Через точку М проведены касательные МК и МЕ к окружности с центром в точке О, где К и Е - точки

Problem Analysis

We are given a circle with center O, and two tangents MK and ME drawn to the circle. The angle OMK is 30 degrees and the length of MK is 6 cm. We need to find the length of chord KE.

Solution

To find the length of chord KE, we can use the properties of tangents and chords in a circle.

Let's denote the length of KE as x.

From the given information, we know that MK is a tangent to the circle. Therefore, the line segment MK is perpendicular to the radius drawn from the center of the circle to the point of tangency K. This means that the triangle OMK is a right triangle.

Using trigonometry, we can find the length of OK (which is the radius of the circle) using the given angle OMK and the length of MK.

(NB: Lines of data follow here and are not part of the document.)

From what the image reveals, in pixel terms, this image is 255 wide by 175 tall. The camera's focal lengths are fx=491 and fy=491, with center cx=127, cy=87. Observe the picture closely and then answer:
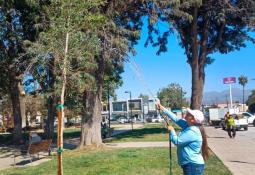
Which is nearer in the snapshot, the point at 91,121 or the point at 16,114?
the point at 91,121

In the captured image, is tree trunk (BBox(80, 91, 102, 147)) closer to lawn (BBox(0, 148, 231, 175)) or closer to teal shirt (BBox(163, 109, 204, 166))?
lawn (BBox(0, 148, 231, 175))

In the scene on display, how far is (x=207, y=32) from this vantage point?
34656 millimetres

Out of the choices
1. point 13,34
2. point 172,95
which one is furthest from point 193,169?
point 172,95

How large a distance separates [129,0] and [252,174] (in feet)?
36.4

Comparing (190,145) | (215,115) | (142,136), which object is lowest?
(142,136)

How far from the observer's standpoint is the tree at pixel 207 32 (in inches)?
1252

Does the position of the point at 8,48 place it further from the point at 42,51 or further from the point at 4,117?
the point at 4,117

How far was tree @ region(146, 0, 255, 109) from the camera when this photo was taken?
3180 cm

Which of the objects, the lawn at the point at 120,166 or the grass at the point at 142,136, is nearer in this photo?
the lawn at the point at 120,166

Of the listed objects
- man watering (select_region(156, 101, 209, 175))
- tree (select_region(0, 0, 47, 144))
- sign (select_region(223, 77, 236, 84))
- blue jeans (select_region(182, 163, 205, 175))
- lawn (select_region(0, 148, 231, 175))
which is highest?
sign (select_region(223, 77, 236, 84))

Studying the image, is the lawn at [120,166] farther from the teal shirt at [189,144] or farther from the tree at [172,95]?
the tree at [172,95]

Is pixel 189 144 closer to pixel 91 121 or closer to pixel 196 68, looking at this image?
pixel 91 121

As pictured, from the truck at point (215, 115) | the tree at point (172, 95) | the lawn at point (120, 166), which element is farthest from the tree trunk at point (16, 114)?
the tree at point (172, 95)

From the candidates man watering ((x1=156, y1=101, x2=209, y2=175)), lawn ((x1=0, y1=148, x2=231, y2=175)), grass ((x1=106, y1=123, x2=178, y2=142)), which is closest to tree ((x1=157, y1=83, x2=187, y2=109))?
grass ((x1=106, y1=123, x2=178, y2=142))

Let's denote the length of OK as r.

In the right triangle OMK, we have:

sin(OMK) = MK / OK

Since we know the value of MK (6 cm) and the angle OMK (30 degrees), we can solve for OK:

sin(30) = 6 / OK

OK = 6 / sin(30)

Now that we have the length of OK, we can find the length of OE (which is also the radius of the circle) using the same trigonometric relationship:

sin(OME) = ME / OE

Since ME is also equal to MK (because both are tangents to the circle), we have:

sin(OME) = 6 / OE

Using the fact that the sine of an angle is equal to the sine of its complementary angle, we can rewrite the equation as:

sin(90 - OME) = 6 / OE

cos(OME) = 6 / OE

Now, we can use the cosine of the angle OME to find the length of OE:

OE = 6 / cos(OME)

Since OE is equal to OK (both are radii of the same circle), we have:

6 / sin(30) = 6 / cos(OME)

sin(30) = cos(OME)

Using the trigonometric identity sin(30) = cos(60), we can conclude that the angle OME is 60 degrees.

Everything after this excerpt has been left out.